[Task to carry out]:
Edit the lines below so that each "hyena head" becomes "hyena's head", and leave everything else as it is.

(Excerpts from a spatial dataset)
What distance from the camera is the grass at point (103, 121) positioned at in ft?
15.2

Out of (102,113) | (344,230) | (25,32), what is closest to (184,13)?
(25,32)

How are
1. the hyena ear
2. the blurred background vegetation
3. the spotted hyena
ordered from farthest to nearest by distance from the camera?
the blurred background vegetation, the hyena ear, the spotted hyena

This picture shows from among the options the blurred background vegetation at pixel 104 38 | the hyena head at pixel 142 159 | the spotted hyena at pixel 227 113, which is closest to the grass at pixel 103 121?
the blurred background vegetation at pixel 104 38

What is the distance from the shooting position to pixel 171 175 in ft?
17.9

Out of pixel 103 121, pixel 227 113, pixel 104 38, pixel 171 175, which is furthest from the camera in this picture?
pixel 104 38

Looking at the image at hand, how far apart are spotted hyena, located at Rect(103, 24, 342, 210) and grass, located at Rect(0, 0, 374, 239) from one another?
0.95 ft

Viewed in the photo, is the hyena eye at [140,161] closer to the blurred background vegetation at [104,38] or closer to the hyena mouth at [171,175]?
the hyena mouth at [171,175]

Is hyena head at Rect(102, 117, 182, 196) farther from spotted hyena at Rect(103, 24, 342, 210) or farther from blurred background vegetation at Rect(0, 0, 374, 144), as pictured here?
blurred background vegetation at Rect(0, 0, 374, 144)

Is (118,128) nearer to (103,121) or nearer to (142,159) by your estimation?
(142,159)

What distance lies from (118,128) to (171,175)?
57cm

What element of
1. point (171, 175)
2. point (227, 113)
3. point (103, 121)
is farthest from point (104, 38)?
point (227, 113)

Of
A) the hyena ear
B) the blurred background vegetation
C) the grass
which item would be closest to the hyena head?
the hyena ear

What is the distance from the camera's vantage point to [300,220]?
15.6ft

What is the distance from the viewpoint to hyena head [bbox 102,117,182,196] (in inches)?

[Task response]:
What distance from the camera is the grass at point (103, 121) positioned at in ft?
15.2

Out of (102,113) | (344,230) | (25,32), what is closest to (184,13)?
(25,32)

How are
1. the hyena ear
2. the blurred background vegetation
3. the spotted hyena
ordered from farthest to nearest by distance from the camera?
the blurred background vegetation, the hyena ear, the spotted hyena

This picture shows from among the options the blurred background vegetation at pixel 104 38 | the hyena's head at pixel 142 159 | the spotted hyena at pixel 227 113, which is closest to the grass at pixel 103 121?
the blurred background vegetation at pixel 104 38

What is the distance from the shooting position to pixel 171 175 in ft?
17.9

Out of pixel 103 121, pixel 227 113, pixel 104 38, pixel 171 175, which is furthest from the camera in this picture?
pixel 104 38

Looking at the image at hand, how far apart are spotted hyena, located at Rect(103, 24, 342, 210) and grass, located at Rect(0, 0, 374, 239) from one another?
0.95 ft

Viewed in the photo, is the hyena eye at [140,161] closer to the blurred background vegetation at [104,38] or closer to the hyena mouth at [171,175]?
the hyena mouth at [171,175]

Is hyena's head at Rect(102, 117, 182, 196) farther from spotted hyena at Rect(103, 24, 342, 210) or farther from blurred background vegetation at Rect(0, 0, 374, 144), as pictured here?
blurred background vegetation at Rect(0, 0, 374, 144)

Is (118,128) nearer to (103,121) or nearer to (142,159) by your estimation?
(142,159)

What distance lies from (118,128) to (171,175)?
57cm

What element of
1. point (171, 175)
2. point (227, 113)
3. point (103, 121)
is farthest from point (104, 38)?
point (227, 113)

Of
A) the hyena ear
B) the blurred background vegetation
C) the grass
which item would be closest to the hyena's head?
the hyena ear

What is the distance from the camera's vantage point to [300,220]?
15.6ft

What is the distance from the viewpoint to hyena's head [bbox 102,117,182,196] (in inches)?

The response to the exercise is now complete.